Today’s nuclear power plants rely on nuclear fission, during which atoms are split and energy is released. However, fission results in a significant amount of long-lived nuclear waste. According to the US Environmental Protection Agency, it consists of the fuel that once powered the fission – unusable uranium and plutonium, and fission products such as strontium and iodine isotopes.
Tarnowsky proposes to generate tritium from a huge amount of stationary nuclear waste by using a particle accelerator to divide the atoms of its waste. The splitting atoms undergo a series of reactions that eventually produce tritium. The leftovers of this process are as dangerous as the starting material, so this process does not eliminate nuclear waste, but is used further from this by-product.
Tarnowsky said in an ACS statement that although the fundamental principles of design are not new, recent technological advances could make this method of generating Tritium more efficient.

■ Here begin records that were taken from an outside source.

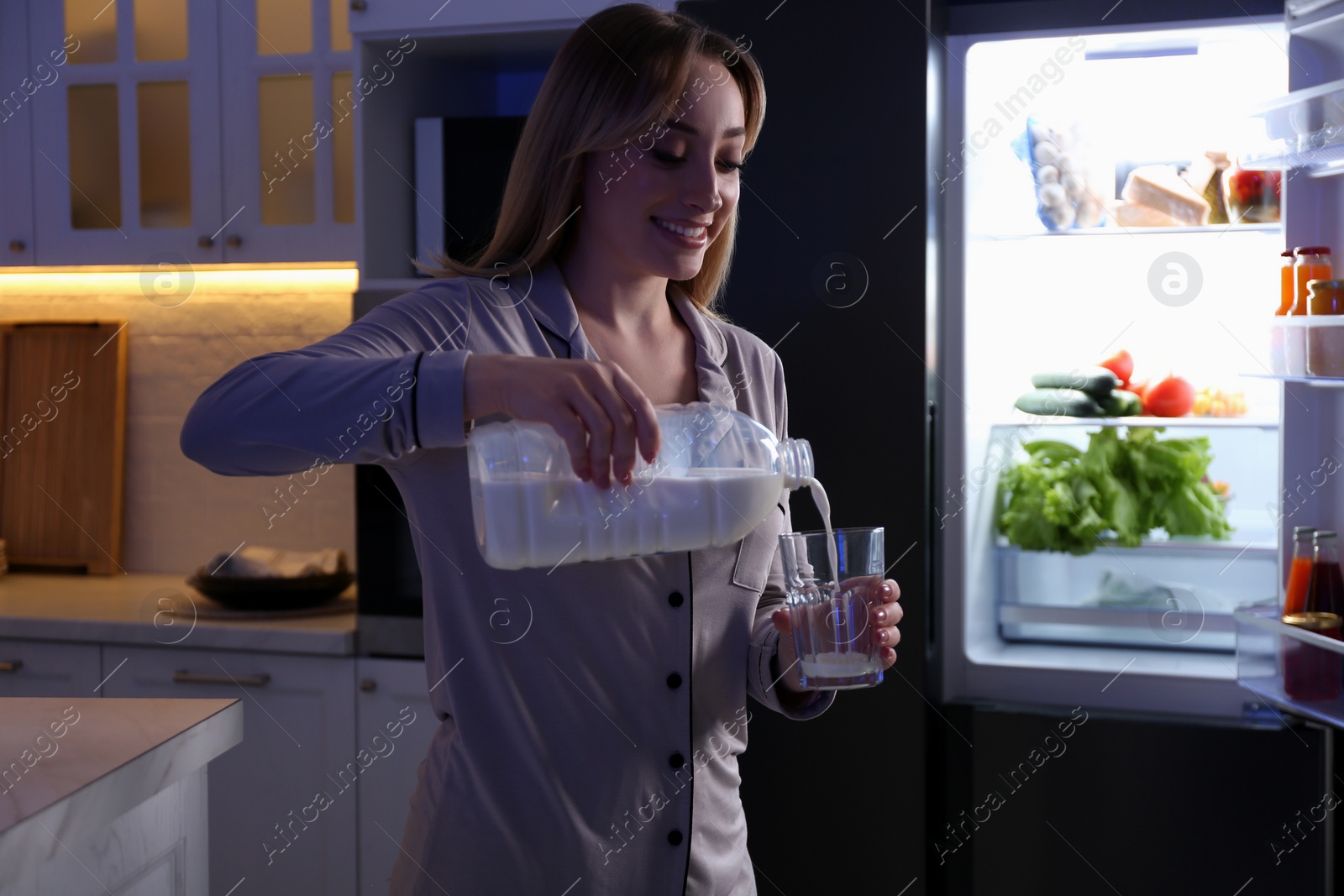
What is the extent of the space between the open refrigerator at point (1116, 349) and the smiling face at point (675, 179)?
0.94 m

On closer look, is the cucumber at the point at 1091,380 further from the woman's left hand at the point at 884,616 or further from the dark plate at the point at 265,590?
the dark plate at the point at 265,590

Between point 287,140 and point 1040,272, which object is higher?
point 287,140

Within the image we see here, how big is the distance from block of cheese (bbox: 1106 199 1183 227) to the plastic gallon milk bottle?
131 cm

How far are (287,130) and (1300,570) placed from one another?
2.24 m

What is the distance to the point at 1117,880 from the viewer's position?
6.46ft

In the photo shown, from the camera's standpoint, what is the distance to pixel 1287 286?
1830 millimetres

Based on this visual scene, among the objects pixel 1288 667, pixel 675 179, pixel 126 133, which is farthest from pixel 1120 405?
pixel 126 133

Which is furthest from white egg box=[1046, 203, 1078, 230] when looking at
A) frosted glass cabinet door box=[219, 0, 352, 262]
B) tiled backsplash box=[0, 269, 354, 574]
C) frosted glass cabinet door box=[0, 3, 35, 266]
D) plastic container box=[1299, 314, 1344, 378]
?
frosted glass cabinet door box=[0, 3, 35, 266]

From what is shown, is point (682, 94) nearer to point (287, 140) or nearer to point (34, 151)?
point (287, 140)

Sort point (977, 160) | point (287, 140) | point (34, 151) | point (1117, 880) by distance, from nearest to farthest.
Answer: point (1117, 880)
point (977, 160)
point (287, 140)
point (34, 151)

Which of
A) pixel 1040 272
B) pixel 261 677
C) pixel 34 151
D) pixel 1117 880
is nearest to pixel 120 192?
pixel 34 151

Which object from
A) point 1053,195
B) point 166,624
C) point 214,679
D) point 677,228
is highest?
point 1053,195

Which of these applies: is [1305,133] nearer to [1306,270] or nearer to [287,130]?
[1306,270]

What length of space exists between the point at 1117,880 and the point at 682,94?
5.27 ft
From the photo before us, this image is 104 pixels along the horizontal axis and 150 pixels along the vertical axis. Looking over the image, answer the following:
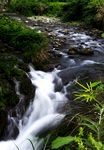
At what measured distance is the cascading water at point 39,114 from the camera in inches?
123

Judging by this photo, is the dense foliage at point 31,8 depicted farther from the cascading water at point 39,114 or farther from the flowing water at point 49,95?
the cascading water at point 39,114

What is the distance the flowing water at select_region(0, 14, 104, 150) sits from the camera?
332cm

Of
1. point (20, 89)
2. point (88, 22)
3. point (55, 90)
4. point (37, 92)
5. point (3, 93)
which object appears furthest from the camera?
point (88, 22)

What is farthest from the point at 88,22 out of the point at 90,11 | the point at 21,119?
the point at 21,119

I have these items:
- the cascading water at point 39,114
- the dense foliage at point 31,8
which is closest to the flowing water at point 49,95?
the cascading water at point 39,114

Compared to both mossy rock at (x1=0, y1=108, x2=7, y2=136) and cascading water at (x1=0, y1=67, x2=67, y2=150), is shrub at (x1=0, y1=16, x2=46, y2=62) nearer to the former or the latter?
cascading water at (x1=0, y1=67, x2=67, y2=150)

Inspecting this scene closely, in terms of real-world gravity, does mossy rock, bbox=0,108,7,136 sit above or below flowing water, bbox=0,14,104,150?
above

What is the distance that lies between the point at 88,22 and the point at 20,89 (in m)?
10.9

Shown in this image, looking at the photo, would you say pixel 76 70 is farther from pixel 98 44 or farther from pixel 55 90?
pixel 98 44

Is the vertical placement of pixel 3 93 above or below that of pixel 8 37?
below

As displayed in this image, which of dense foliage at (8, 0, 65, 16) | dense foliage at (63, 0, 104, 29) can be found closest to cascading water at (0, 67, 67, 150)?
dense foliage at (63, 0, 104, 29)

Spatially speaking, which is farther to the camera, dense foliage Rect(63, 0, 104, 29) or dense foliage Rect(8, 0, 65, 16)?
dense foliage Rect(8, 0, 65, 16)

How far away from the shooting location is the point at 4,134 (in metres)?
3.10

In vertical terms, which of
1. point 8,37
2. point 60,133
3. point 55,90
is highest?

Tarnowsky’s early calculations estimate that using one gigawatt of energy (which costs at least tens of millions of dollars), the system can produce 4.4 pounds (2 kilograms) of tritium in a year. That amount of tritium can move tens of thousands of homes in the United States for a year, if used for nuclear fusion.
Tarnowsky predicts that this design can use the same amount of power to generate more than 10 times more isotopes than other methods.
“A very big paradigm shift”
Currently, the US does not have a stable, predictable, inexpensive tritium supply, which costs around $15 million per pound ($33 million per kilogram). On the other hand, there are thousands of tons of nuclear waste, which are expensive to store and potentially harmful to the surrounding environment.
“This technology is possible today,” he told Live Science. “That will be a huge paradigm shift when it comes to using nuclear fuel that we already owned by the government.”
There are still many details to be resolved before Tarnowsky can create a full suggestion on how this works.
But Tarnowsky is excited that his designs are being received actively now, given that nuclear accidents like the three-mile island and Chernobyl made nuclear power a taboo topic decades ago. “Times have changed,” he told Live Science.